• Problem details:
Without the pictures, extract every line from the start of the material to the line containing "Receta de Pollo", both ends included.

Input records Block Start

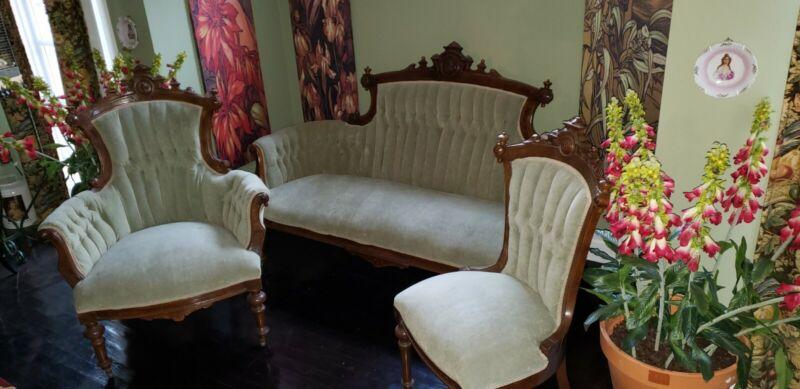 Antique victorian parlor set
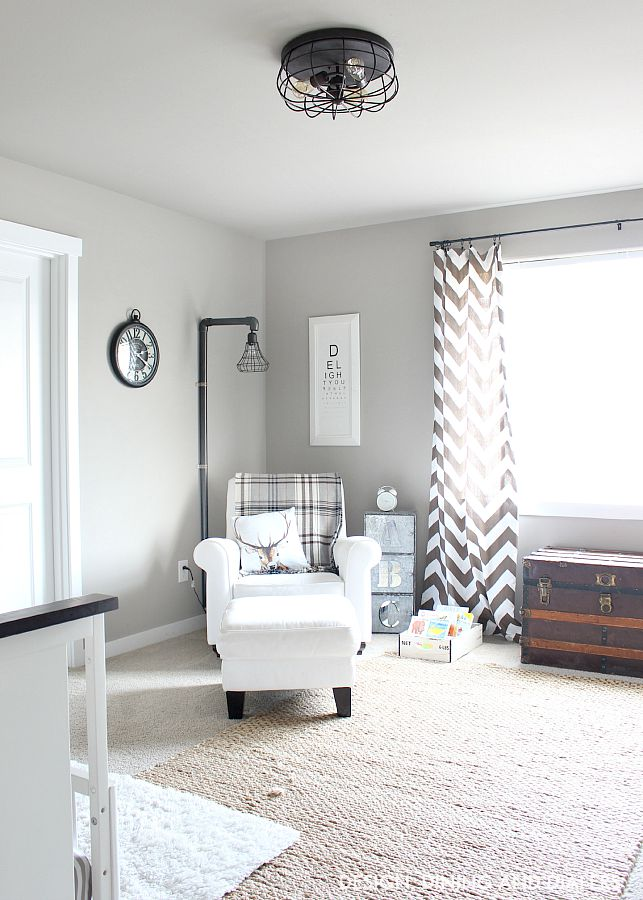Black and Navy Boy Room Decor Ideas with Vintage Accessories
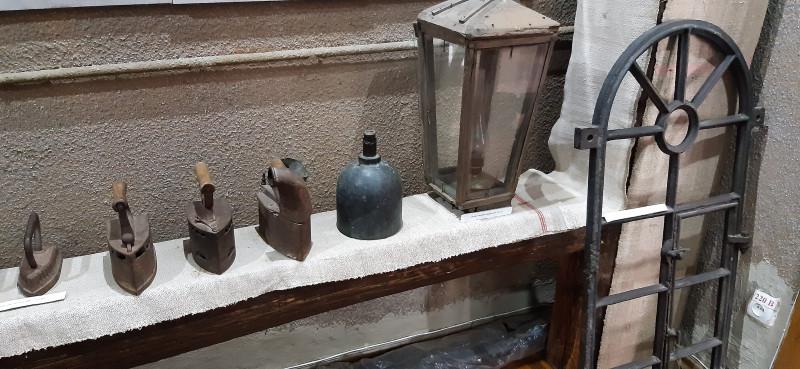 Утюги, форма для цукрових голів, ліхтар та грати на вікно.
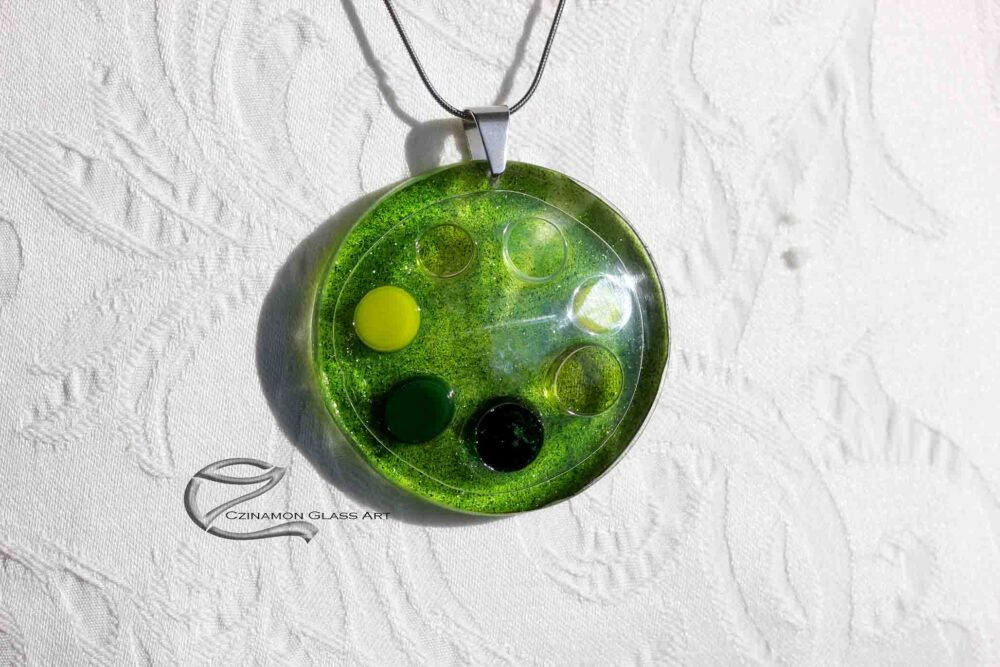 Mohazöld üveg medál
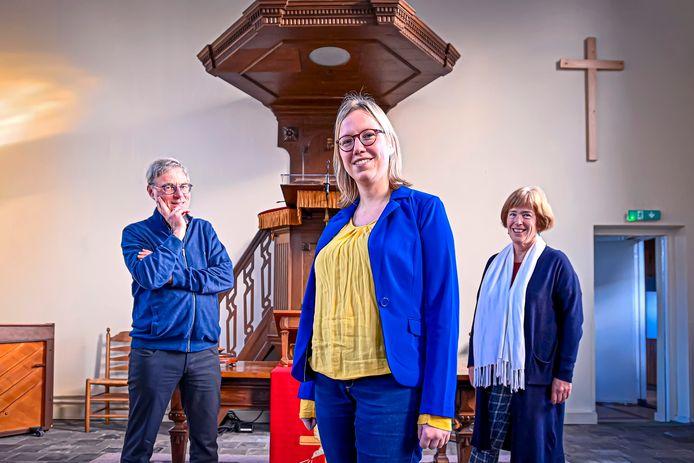 Dominee Harm-Jan Inkelaar is met emeritaat, vrouw Charlotte gaat door en krijgt assistentie van Gerarda de Jonge (midden).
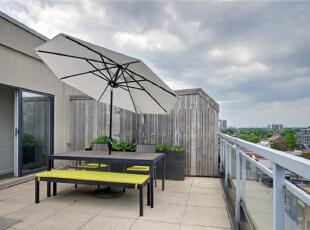 在装修中,给予了阳台较大的空间。把它精心布置成日常休闲的第二客厅,风和日丽时在这里享受阳光,谈天说地。,120平,10万,混搭,复式室,阳台,黑白,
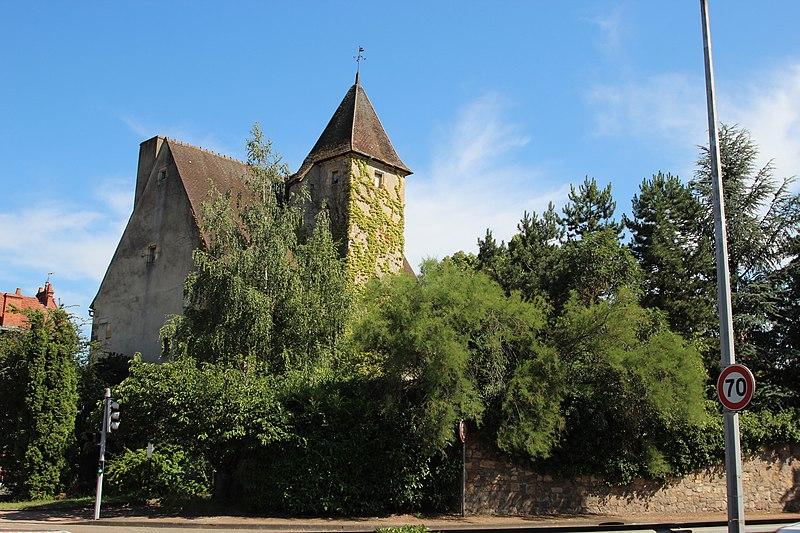 Photo du Monument Historique Château des Etourneaux situé à Montluçon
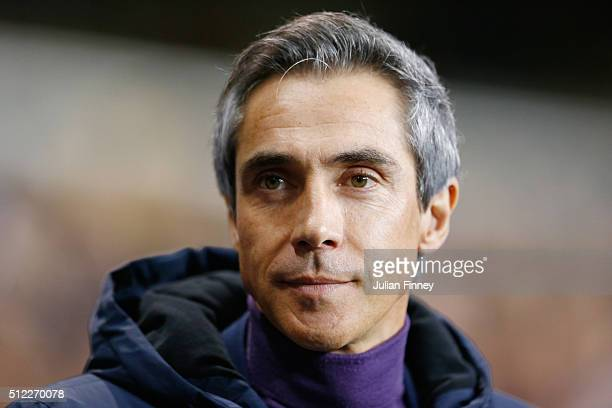 Paulo Sousa manager of Fiorentina looks on prior to the UEFA Europa League round of 32 second leg match between Tottenham Hotspur and Fiorentina at...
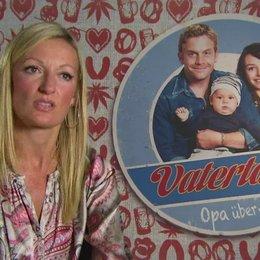 Monika Gruber -Thea- über den plötzlichen Familienzuwachs - Interview Poster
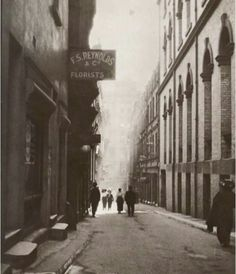 Rowe St Sydney 1920 by Cazneaux Time In Sydney, Sydney City, The Rocks Sydney, Gloucester Street, Australian Photography, Australian Continent, Newcastle Nsw, Largest Countries, Historical Architecture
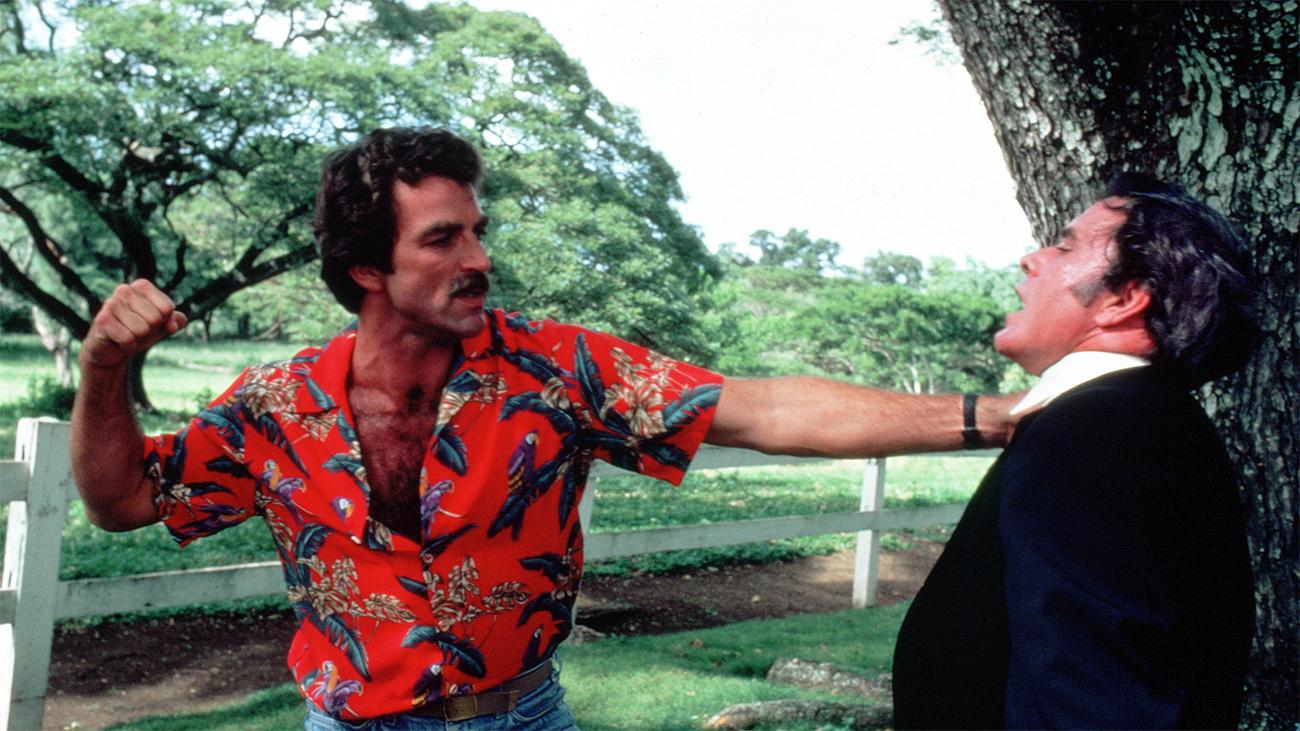 Tom Selleck en la serie de televisión Magnum. | Imagen: CBS.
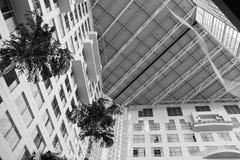 modern inre lobby för arkitekturhotell Arkivbilder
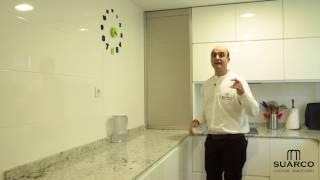 Video-de-cocinas-modernas-blancas-en-forma-de-U-sin-tiradores-y-encimera-de-granito-warwick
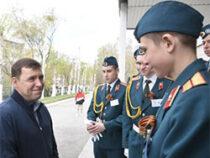 Евгений Куйвашев пригласил на Парад Победы свердловских лицеистов-поисковиков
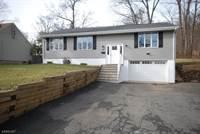 Photo of 127 JENNINGS LN, North Plainfield, NJ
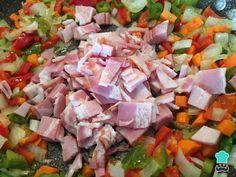 Receta de Pollo relleno de verduras para Navidad - Paso 2 Salsa, Cooking, Ethnic Recipes, Food, Ideas, Chicken Cordon Bleu, Stuffed Chicken Recipes, Sauteed Vegetables, Cooker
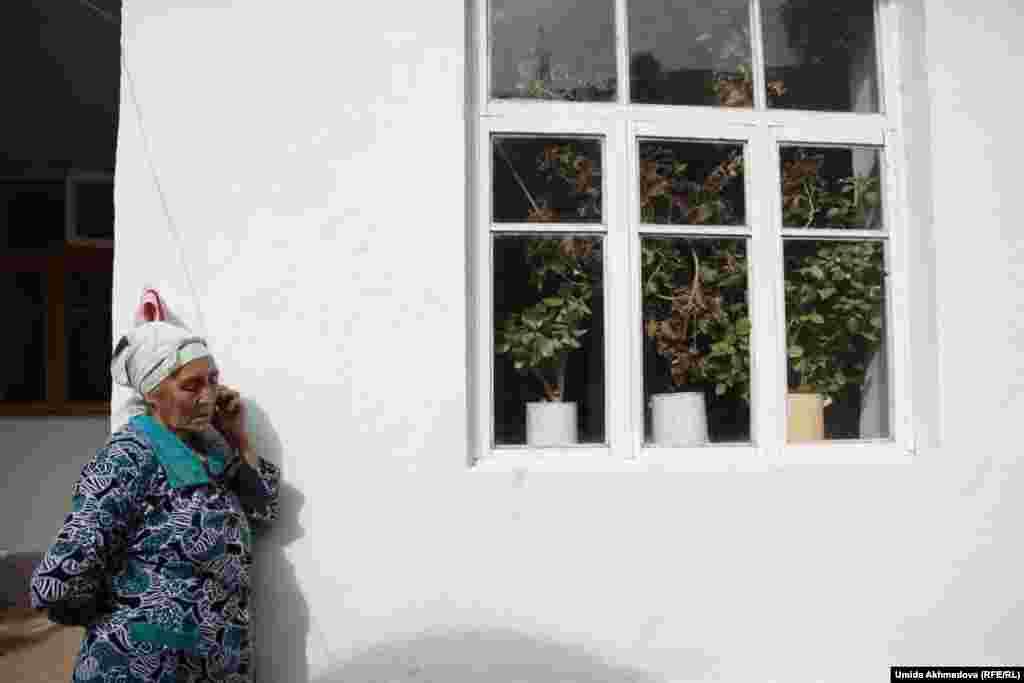 Қызылсулық Тұрсынай апай Ташкенттегі туғанымен телефон арқылы сөйлесіп, қалаға немересін апарып келудің жай-жапсарын келісіп тұр. Бұл ауыл негізінен бау-бақша егіп, мал бағып күнелтеді.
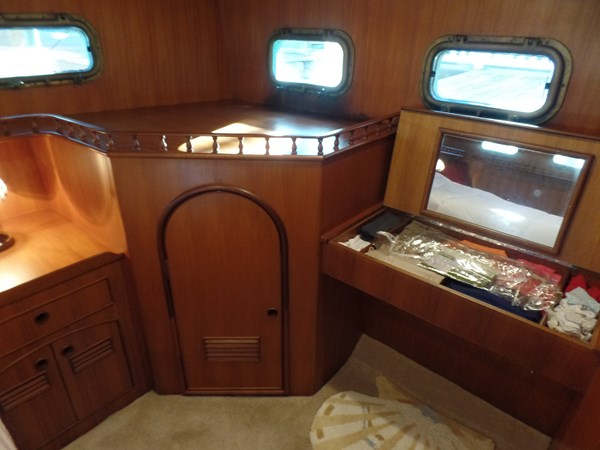 Mujuk Marine Trader 1984 Walkaround Master Stateroom (4) 1984 MARINE TRADER 50 Walkaround Walkaround 2558547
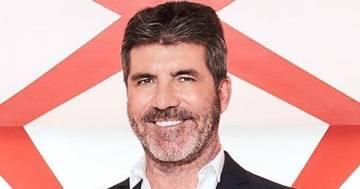 Paura per Simon Cowell: il re dei talent show cade dalla bici elettrica e si rompe la schiena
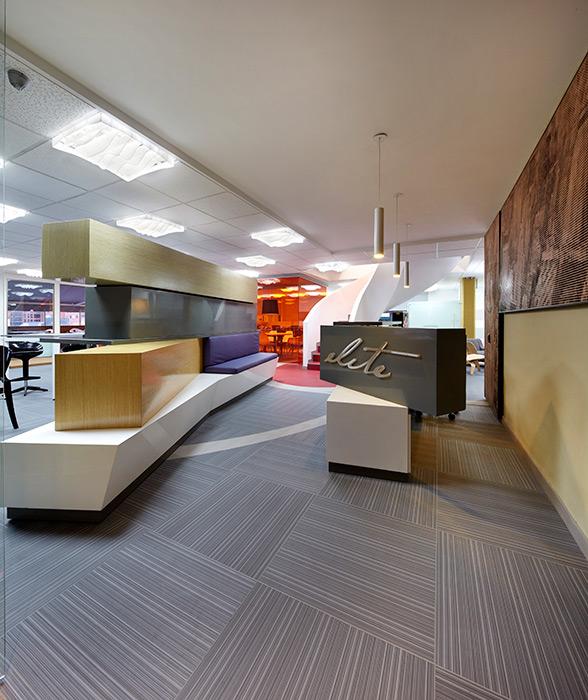 El diseño de las nuevas oficinas de Elite International Américas a cargo de los arquitectos Juan Pablo Cote y Juan Ignacio Vargas.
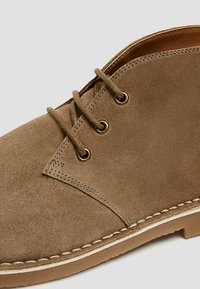 PULL&BEAR - Lace-ups - brown - 6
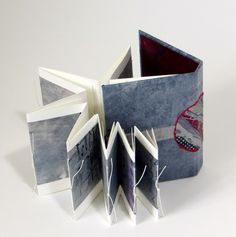 Annwyn Dean Accordian Book, Homemade Books, Cool Journals, Stitch Book, Book Sculpture, Sketchbook Pages, Book Binding, Book Making, Altered Books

Input records Block End

• Task solution:
 Antique victorian parlor set
Black and Navy Boy Room Decor Ideas with Vintage Accessories
 Утюги, форма для цукрових голів, ліхтар та грати на вікно.
 Mohazöld üveg medál
 Dominee Harm-Jan Inkelaar is met emeritaat, vrouw Charlotte gaat door en krijgt assistentie van Gerarda de Jonge (midden).
 在装修中,给予了阳台较大的空间。把它精心布置成日常休闲的第二客厅,风和日丽时在这里享受阳光,谈天说地。,120平,10万,混搭,复式室,阳台,黑白,
 Photo du Monument Historique Château des Etourneaux situé à Montluçon
 Paulo Sousa manager of Fiorentina looks on prior to the UEFA Europa League round of 32 second leg match between Tottenham Hotspur and Fiorentina at...
 Monika Gruber -Thea- über den plötzlichen Familienzuwachs - Interview Poster
 Rowe St Sydney 1920 by Cazneaux Time In Sydney, Sydney City, The Rocks Sydney, Gloucester Street, Australian Photography, Australian Continent, Newcastle Nsw, Largest Countries, Historical Architecture
 Tom Selleck en la serie de televisión Magnum. | Imagen: CBS.
 modern inre lobby för arkitekturhotell Arkivbilder
 Video-de-cocinas-modernas-blancas-en-forma-de-U-sin-tiradores-y-encimera-de-granito-warwick
 Евгений Куйвашев пригласил на Парад Победы свердловских лицеистов-поисковиков
 Photo of 127 JENNINGS LN, North Plainfield, NJ
 Receta de Pollo relleno de verduras para Navidad - Paso 2 Salsa, Cooking, Ethnic Recipes, Food, Ideas, Chicken Cordon Bleu, Stuffed Chicken Recipes, Sauteed Vegetables, Cooker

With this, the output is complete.